**Instructions:**
a) In the essay on a sense of infinity, why does the writer say they are personally drawn to belief in a Creator-God? Answer in one to three sentences.
b) Write the next part of the essay on a sense of infinity, starting after its last sentence.

**Document segment:**
A Touch of the Infinite

I have noticed a commonality between the things I am drawn to, and have but recently found words to express it.

They each have a sense of infinity.

A sense unique to themselves, for sure – but no less eternal or sacred than the other. A touch not of timelessness or transcendence but of endless pursuit, a bottomless potential for depth in understanding and mastery, a felt acceptance that one may spend a lifetime loving and seeking after that something and still never fully understand or own it.

This is one reason why, I suppose, I am personally drawn to the belief in a Creator-God. In the conceptualization of a being greater than myself and the sum of all around me, I believe myself to be in the presence of an entity who by very definition is infinitely beyond me.

If reality could be fully understood if one simply tries hard enough and lives long enough, where then is the excitement and wonder of existing?

It is also why I seek nuance and complexity in the patterns and ideas I come into contact with as I traverse the world. There is more, I whisper to myself every time I learn a new tidbit about the world – there has to be more, my eyes and ears and hands and feet cry out – I shall find more than simply what my eyes see and comprehend, my mind resolves with wholehearted ambition.

Some things do not have this aspect due to the limited interweaving of thought and reality within the particular activity. Or perhaps they do, but the infinity is less pronounced, more subtle, perhaps even inexplicable and rarely appreciated. Western chess is less infinite than the ancient Go/Weiqi, for example; the piano and harpsichord rank below the pipe organ in complexity and malleability; the mind of a human being is vastly more nuanced than that of a non-human creature. Both sorts are valuable in their own ways; both may be necessary, depending on the context; but both are not equal in their capability to offer the human soul a glimpse into the immortal.

One finds this sense of the eternal in one thing, while another seeks it in something else. There is no objective, external meter to calculate this, I believe – what one soul responds to and recognizes as an answer to its heartcry for value and significance is what holds this promise of depth of pursuit for that soul; it might not hold the same or similar for another.

**Supplied data:**

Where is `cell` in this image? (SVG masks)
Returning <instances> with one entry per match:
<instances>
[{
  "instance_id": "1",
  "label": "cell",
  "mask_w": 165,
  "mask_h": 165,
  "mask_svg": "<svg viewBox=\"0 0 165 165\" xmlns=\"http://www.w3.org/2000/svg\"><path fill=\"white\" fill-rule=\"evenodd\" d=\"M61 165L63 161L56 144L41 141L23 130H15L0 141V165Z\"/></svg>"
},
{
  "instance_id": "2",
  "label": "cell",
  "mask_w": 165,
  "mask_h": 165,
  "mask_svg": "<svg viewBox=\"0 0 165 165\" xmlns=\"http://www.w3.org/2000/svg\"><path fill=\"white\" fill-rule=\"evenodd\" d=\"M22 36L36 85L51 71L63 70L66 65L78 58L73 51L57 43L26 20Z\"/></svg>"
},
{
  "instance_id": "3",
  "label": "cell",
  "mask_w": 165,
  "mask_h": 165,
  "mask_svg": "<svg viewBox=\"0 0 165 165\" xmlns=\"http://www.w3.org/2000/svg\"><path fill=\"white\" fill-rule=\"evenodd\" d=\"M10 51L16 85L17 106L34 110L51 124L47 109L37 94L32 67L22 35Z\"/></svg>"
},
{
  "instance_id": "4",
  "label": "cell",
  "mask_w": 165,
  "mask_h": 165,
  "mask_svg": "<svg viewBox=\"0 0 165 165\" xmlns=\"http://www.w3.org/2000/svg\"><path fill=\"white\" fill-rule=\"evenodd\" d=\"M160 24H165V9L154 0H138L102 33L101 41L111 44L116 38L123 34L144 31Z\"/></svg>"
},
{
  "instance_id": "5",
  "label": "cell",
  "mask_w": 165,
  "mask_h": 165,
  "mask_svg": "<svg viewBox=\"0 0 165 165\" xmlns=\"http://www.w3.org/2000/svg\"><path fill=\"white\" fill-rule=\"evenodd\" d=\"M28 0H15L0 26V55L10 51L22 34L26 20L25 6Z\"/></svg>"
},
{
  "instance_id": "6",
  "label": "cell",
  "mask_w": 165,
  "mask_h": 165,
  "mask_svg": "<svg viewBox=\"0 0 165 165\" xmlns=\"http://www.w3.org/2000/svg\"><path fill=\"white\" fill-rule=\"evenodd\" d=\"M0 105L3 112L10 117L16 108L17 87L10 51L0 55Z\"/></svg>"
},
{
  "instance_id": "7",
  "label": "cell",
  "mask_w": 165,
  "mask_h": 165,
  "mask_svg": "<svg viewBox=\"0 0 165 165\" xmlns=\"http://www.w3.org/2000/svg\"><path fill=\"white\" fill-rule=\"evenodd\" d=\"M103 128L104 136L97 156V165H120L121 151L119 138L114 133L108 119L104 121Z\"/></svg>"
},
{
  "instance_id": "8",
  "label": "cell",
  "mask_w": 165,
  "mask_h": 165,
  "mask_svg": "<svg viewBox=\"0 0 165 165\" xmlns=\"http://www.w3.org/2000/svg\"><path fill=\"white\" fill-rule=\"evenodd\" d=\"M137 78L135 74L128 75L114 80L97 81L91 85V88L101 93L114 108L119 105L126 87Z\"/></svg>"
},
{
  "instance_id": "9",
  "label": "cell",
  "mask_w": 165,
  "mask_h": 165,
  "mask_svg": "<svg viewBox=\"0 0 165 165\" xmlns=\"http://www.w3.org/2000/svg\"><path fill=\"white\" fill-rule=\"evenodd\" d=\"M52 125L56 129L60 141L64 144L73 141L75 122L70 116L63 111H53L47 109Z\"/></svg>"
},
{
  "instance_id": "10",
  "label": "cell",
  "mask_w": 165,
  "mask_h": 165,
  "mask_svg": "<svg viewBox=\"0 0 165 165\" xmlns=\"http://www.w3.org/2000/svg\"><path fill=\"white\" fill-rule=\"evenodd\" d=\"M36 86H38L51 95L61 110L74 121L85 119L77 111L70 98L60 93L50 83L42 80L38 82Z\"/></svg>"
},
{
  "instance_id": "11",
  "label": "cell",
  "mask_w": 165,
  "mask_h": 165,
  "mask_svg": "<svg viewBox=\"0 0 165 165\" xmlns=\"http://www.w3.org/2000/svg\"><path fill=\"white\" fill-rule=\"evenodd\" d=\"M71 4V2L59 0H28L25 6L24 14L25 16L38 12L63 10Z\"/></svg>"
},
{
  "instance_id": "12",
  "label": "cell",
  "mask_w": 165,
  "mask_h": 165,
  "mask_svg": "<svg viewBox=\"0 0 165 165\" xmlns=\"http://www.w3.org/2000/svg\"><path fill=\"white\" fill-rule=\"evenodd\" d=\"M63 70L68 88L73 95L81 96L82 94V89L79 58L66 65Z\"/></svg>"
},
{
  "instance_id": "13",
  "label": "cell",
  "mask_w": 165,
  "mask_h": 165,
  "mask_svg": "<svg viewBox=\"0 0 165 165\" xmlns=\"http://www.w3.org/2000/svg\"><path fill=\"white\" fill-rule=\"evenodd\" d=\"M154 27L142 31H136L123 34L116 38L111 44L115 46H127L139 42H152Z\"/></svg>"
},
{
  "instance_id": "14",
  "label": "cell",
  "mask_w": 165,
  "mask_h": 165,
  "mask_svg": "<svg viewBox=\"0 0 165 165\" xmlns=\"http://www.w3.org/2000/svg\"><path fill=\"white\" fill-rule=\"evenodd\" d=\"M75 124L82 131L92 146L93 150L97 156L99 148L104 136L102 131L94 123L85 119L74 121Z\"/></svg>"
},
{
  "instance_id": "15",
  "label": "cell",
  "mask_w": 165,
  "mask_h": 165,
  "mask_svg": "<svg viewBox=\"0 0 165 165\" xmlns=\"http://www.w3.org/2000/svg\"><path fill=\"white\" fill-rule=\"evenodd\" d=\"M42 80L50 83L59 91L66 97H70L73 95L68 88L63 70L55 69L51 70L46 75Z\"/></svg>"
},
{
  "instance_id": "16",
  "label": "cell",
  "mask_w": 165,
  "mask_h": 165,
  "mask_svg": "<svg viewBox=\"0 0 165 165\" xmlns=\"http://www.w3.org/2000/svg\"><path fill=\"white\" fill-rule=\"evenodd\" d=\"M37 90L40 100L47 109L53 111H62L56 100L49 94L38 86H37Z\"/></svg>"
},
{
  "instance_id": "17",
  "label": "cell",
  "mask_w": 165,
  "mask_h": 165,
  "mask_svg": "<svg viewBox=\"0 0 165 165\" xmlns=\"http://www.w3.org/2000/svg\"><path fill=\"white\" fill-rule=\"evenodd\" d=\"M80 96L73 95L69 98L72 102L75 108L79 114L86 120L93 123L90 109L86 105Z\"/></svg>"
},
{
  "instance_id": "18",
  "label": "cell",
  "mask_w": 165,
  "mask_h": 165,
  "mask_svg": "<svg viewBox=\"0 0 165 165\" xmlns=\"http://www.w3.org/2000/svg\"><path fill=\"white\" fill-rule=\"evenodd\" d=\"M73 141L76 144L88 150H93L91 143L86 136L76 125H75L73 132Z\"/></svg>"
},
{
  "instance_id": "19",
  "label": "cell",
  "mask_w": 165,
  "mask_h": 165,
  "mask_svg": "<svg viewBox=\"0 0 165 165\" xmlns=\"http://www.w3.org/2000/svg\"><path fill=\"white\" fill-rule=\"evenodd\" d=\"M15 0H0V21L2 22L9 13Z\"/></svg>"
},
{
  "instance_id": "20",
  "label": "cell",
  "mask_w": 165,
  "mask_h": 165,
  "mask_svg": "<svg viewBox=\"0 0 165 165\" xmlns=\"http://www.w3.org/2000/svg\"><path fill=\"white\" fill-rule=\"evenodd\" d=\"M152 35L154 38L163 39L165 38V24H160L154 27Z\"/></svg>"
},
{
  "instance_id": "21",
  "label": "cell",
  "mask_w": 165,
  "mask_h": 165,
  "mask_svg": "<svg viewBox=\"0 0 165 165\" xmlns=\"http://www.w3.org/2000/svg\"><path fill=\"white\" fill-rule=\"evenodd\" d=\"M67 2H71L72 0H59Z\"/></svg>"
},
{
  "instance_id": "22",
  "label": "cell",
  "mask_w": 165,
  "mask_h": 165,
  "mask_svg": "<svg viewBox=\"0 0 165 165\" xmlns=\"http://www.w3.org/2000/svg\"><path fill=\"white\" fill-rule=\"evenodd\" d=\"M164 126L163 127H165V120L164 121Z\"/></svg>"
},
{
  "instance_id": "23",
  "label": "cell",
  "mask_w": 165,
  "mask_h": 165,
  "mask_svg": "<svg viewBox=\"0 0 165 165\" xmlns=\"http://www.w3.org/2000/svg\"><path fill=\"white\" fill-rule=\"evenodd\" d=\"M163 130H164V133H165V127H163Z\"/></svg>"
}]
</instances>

**Responses per task:**
a) The writer conceives of a Creator-God as a being greater than the writer and everything around them, so belief in such a God puts the writer in the presence of an entity that is, by definition, infinitely beyond them. This fits the sense of infinity the writer finds in the things they are drawn to: an endless pursuit that can never be fully understood or owned.

b)
And thus some find in playing the piano a sacred unity to Life others do not find in the same instrument but finds instead in another, or in a different craft altogether. The potential for something to hold a sense of the infinite for someone may itself be infinite when considering the human capacity to notice and care for the nature and texture (and creation and application and nuances and lifespan) of a single pursuit.

In some inexplicable way, one must first love something before this infiniteness reveals itself; and then once the heart recognizes the quiet invitation of lifelong pursuit, the daily decision of walking therein – running at times, perhaps, but crawling too – sets into motion a courtship between a mortal being with the immortal ideals of perfection, beauty, goodness, a dance which births the creation of something beyond one’s self.

Ah! It is glorious when one finds this in something they can do or hold in their lives, like a bit of diamond salvaged from the war-torn muck of daily survival, whether they call it art or therapy or passion or identity or escape.

In the presence of infinity, the soul breathes and smiles, and finds its place among other shimmering stars who think nothing of immortality but simply exist to shine and be shone upon – for in light of love and all that is good and joyful, even death becomes irrelevant.